11c. In what way do the actions arising from the real and believed wants interact or alternate?

October 20:
As per my class assignment, I went to go see Beauty and the Beast at my community college. Considering that I’ve already seen the play last year (Broadway touring version) and this summer (outdoor theater version) and the live-action movie twice within the last year, I hadn’t had plans on seeing a third version*, but it was heavily pressed that we go see plays at our school if possible, and I wasn’t doing much that weekend, so okay, fine.
It was done really well, I gotta say. THE COSTUMES WERE AMAZING. Now, I know someone who’s been taking costume design classes over there and raving about it, but seriously, these people were in freaking brocades. And fancy bodies. And patterned fabrics. And I wish I could show you a photo of Mrs. Potts’s costume because the whole “teapot” shape was made from really fancy large round pleats. I couldn’t even! It was amazing! About the only thing that wasn’t so amazing was the Beast’s head--he kinda looked like a walking hairball--but I think they did it as they did so you could see his face. Ah well. Also, bonus points for casting a buff ex-jock with actual giant arms as Gaston. Damn, those guns, boy! Yes, the acting and singing were well done too.

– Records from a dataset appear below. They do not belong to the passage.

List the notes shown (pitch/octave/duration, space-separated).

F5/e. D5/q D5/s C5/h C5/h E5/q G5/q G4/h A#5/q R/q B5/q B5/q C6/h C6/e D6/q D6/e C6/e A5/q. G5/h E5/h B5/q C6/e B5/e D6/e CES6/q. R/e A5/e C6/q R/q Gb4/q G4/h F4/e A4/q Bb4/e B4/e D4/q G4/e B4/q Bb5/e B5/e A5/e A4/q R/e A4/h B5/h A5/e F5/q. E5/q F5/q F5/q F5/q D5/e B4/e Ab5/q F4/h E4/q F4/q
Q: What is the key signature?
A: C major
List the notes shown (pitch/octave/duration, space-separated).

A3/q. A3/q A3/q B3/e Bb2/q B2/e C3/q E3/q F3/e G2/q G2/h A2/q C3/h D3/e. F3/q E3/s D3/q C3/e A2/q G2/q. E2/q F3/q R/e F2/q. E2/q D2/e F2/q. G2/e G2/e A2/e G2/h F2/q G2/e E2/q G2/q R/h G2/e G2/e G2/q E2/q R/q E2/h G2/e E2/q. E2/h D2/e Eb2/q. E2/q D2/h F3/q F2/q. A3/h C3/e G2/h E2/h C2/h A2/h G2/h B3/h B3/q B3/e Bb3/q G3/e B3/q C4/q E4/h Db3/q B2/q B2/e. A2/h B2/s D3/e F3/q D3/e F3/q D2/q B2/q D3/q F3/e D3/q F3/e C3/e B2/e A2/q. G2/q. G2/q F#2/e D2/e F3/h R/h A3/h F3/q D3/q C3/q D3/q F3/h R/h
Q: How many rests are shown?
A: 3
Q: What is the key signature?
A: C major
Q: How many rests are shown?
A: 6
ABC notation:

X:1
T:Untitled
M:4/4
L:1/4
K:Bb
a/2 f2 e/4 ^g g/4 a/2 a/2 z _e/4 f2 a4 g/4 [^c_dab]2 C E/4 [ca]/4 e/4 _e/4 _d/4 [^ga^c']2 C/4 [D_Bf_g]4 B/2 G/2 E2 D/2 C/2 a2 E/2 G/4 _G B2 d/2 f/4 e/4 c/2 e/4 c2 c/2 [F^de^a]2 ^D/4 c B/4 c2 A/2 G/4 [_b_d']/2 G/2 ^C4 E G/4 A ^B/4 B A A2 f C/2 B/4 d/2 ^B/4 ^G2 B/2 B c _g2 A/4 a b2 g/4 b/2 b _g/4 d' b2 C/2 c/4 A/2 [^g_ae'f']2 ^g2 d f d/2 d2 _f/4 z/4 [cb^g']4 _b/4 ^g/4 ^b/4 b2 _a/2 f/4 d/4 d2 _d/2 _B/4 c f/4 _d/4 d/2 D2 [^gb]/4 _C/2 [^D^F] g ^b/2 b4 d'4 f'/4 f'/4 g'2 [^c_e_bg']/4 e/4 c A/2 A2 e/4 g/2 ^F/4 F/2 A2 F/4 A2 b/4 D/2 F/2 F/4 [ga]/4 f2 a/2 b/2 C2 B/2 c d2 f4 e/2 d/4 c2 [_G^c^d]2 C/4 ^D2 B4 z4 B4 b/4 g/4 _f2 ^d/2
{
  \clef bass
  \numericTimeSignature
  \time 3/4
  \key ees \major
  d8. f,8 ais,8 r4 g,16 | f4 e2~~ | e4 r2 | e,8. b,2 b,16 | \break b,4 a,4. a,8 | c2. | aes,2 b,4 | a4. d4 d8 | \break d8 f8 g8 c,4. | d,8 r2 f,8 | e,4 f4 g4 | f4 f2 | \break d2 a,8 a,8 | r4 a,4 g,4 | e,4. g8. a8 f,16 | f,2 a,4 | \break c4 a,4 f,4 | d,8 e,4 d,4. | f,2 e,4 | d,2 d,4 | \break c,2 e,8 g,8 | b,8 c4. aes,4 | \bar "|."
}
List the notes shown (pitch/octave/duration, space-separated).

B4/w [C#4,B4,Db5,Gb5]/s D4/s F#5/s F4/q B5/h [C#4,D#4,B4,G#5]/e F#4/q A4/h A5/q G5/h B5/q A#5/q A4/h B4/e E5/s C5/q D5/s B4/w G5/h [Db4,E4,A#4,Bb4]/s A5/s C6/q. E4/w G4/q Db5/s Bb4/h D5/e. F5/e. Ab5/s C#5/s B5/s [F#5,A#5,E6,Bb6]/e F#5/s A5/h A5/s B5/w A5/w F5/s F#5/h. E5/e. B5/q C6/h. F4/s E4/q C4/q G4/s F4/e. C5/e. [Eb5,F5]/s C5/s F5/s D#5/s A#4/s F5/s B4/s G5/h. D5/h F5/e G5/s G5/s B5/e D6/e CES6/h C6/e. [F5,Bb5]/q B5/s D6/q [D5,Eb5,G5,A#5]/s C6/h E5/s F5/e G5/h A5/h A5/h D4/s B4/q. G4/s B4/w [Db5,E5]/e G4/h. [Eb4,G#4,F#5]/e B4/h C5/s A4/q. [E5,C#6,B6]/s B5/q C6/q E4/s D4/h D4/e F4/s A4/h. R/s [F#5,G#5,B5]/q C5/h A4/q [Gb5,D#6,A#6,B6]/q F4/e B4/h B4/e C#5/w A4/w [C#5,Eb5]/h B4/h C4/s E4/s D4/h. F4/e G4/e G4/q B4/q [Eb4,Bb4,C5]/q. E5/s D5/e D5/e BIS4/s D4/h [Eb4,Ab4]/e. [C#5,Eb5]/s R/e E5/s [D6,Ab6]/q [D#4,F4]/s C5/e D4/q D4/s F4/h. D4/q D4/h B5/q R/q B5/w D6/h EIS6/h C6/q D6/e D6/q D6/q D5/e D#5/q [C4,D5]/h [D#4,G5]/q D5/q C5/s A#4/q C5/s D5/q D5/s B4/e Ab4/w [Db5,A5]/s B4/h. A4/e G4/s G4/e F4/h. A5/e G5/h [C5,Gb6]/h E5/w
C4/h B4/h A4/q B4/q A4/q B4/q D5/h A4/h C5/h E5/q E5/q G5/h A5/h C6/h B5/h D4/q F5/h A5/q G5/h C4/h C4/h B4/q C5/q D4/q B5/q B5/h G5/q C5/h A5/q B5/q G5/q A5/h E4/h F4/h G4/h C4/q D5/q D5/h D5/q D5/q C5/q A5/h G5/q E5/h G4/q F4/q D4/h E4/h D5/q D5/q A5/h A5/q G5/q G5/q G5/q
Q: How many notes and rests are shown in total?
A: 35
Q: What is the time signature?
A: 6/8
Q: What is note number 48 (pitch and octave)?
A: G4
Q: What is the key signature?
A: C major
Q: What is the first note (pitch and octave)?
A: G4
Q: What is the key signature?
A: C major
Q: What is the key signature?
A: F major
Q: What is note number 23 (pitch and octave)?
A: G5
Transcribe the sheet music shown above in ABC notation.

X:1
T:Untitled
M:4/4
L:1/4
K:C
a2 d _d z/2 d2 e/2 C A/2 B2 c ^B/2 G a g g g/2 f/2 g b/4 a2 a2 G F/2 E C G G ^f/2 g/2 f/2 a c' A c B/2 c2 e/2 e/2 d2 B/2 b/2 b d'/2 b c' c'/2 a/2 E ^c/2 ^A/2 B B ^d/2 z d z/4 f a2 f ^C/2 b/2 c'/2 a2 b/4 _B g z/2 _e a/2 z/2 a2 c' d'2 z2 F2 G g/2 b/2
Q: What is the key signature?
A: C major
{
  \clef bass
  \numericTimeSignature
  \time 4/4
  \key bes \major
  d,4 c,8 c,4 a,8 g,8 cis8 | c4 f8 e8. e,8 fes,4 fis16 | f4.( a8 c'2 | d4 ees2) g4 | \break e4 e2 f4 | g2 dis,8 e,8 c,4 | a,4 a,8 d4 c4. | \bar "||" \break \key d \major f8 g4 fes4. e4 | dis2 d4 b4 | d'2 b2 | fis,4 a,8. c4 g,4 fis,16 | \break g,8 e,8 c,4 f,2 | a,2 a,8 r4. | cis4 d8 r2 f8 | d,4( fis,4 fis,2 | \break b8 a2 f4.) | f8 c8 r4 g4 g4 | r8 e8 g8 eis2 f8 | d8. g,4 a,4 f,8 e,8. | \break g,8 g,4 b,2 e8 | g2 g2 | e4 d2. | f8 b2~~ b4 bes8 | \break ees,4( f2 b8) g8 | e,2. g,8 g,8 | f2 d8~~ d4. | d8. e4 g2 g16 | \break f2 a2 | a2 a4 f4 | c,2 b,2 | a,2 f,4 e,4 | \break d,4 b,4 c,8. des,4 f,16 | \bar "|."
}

* (heck, I think a fourth version is playing in another town now, but I ain’t schlepping)

October 23:
Class #3. Today we were talking about scoring scripts, or writing up all the instructions and things you’re going to do on them. In addition to stuff like your blocking and drawing a floor plan, you’re also supposed to divide your scene into beats (topic changes, basically), identify the climax, and write out the tactics that you’re going to play. The interesting thing on the tactics? There’s a new tactic, according to him, per punctuation. Not even per sentence, per punctuation. Daaaaaaaang. (My scene partners were trying to figure out what to do with “Barbara, Barbara, Barbara”--we eventually elected to have me doing something or other on the couch and they had to yell to get my attention. I knit in one scene and put lipstick on in another.)

* Beats = any time you have a new objective/obstacle
* French scenes--when anyone enters/exits--energy changes and makes you feel different
* Superobjective: whole play
* Scene objective
* Your objective changes a lot
* The most important acting elements are the objectives or obstacles change as the scene/play progresses?
* Be 100% into what you are doing, take whatever the director gives and take it further.

This is all the stuff you’re supposed to do when scoring a script:
* write down all the beats and the climax
* write in your blocking
* write in your tactics-what you’re going to play on every bit of punctuation. Follow your punctuation--it clarifies/separates thoughts. He hopes you improvise tactics onstage every night. Tactics are something like “to announce,” “to hurry,” “to soothe,” “to recoil.” Write them down so you know your options and can practice.
** Two types of tactics--reward and punishing.
* action cues--do you do what you do next based on a previous action or line?
** Two types of cues--line cue and previous line, external (like looking at a clock) or internal (I feel sick).

October 25:
Class #4: we had a quiz. Turns out he writes out quizzes with sentences and fill-in-the-blanks.
He made us do a lot of having to stare at a partner (like 4 minutes of it, probably, like the infamous 36 Questions), look at stuff like their feet or whatever for a long time, doing mirroring actions with each other, and having to imagine our partner basically from infancy to death. For some disturbing reason I started crying during this--out of one eye--which was really freaky and I can’t even explain it. SO EMBARRASSING.
Oh yeah, he also likes to make people talk in gibberish. I’m still not sure what that’s all about.

Lecture notes:
* Actor is judged by choices
* Objective is what the characters want
* Your thinking - inner monologue, onstage thinking, talking to yourself
* You want anything that will stimulate you onstage.

After that, I rehearsed with my scene partners, which felt pretty short. I wish we had more time to actually work on these things.